Megève, within it, is endowed with a rich and remarkable cultural heritage. A pioneering resort, it still cultivates the soul of a true alpine village around its ancestral architecture, its pastoral festivals and its family atmosphere. Rooted in a tradition that is both rural through its agricultural heritage and chic through the Rothschild family, the spirit of Megève resides in a perfect blend of past and modernity.

Discover Megève's heritage

The timeless charm of the village of Megève is due to one essential factor: it existed long before the advent of skiing! First and foremost an agricultural town, Megève was built around a strong religious culture and a predominant agro-pastoral heritage.

Thus, majestically enthroned in the heart of the village, the Saint Jean-Baptiste church has been watching over the people of Megève for centuries. Historical monuments like this one, the village of Megève abounds. Testimony of past ways of life, these buildings shape unique cultural landscapes that give the impression of traveling back in time. Often invisible to busy contemporaries, the religious heritage also contributes to shaping the landscape of Megève.
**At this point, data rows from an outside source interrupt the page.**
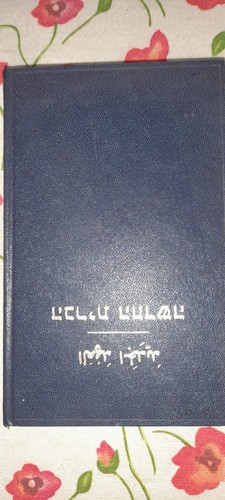 Nuovo testamento ebraico - il,
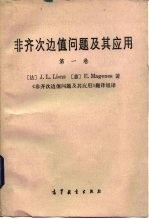 非齐次边值问题及其应用 第1卷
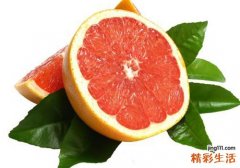 吃西柚的好处与禁忌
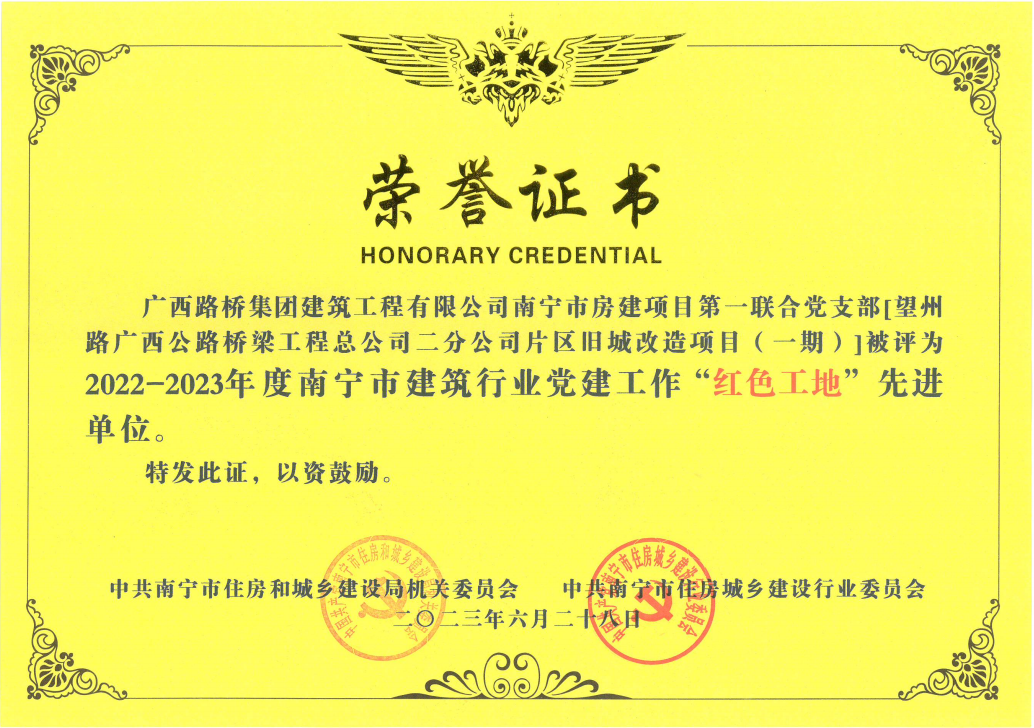 IM(股份有限公司)电竞-电子竞技平台
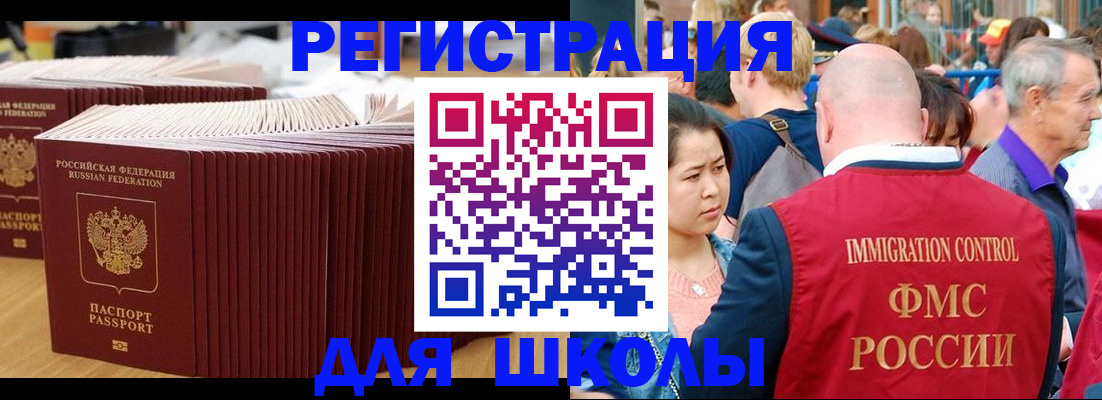 временная регистрация 2025 в Губахе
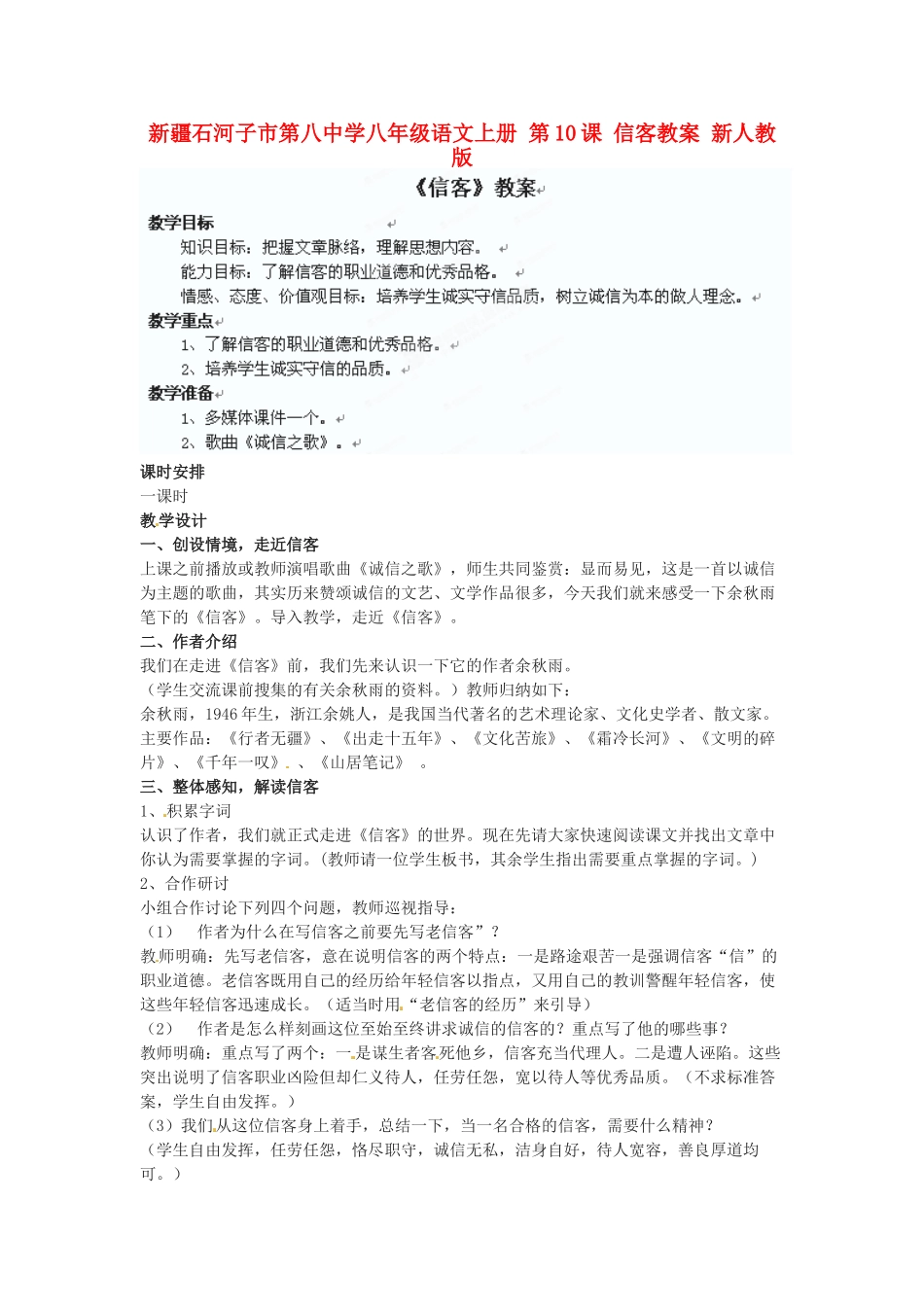 新疆石河子市第八中学八年级语文上册 第10课 信客教案 新人教版_第1页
Even if their function may have disappeared and their meaning lost, chapels, oratories, crosses, washhouses, fountains, bread ovens or even mills are hidden here and there, just before your eyes.

© Daniel DURAND

Strolling through the cobbled streets of the village, the first vestige of its pastoral life, it is not uncommon to also observe old buildings frozen in time, local producers and craftsmen armed with ancestral know-how, horse-drawn carriages crossing the main square or events celebrating traditions.
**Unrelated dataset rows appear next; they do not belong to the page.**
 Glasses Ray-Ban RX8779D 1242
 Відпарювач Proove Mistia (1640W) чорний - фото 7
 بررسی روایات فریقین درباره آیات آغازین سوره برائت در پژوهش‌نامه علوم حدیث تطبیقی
Proud of its culture and its heritage, Megève has known how to respect its history which it now honors during guided tours, activities and events that have now become essential.

© Marie BOUGAULT – Municipality of Megève

Did you know?

Although Megève has developed over the years, the religious heritage remains very present with notably six chapels, around sixty oratories and around twenty crosses. At the edge of a path or at the top of a pass, they protected those who passed through them. Near a field or an alpine pasture, they diffused their power of protection over the livestock and the products of the earth. At the top of a mountain, they extended divine protection to the whole valley. In the villages, they stood in a square or at a crossroads.

Many of them, since the Sardinian Restoration, have been erected at the end of a “mission” to recall a high point in spiritual life. After its return in 1815 within the kingdom of Piedmont-Sardinia, Savoy was indeed subjected to a severe cult regime to make it repent of the impieties committed during the French Revolution. It was then that processions and missions multiplied, followed by the erection of chapels, oratories and especially crosses. The Croix Saint-Paul, which still stands behind the church and the Croix Saint-Michel, which sits at the top of the Calvaire climb, are both part of the twenty or so crosses still erected in Megève.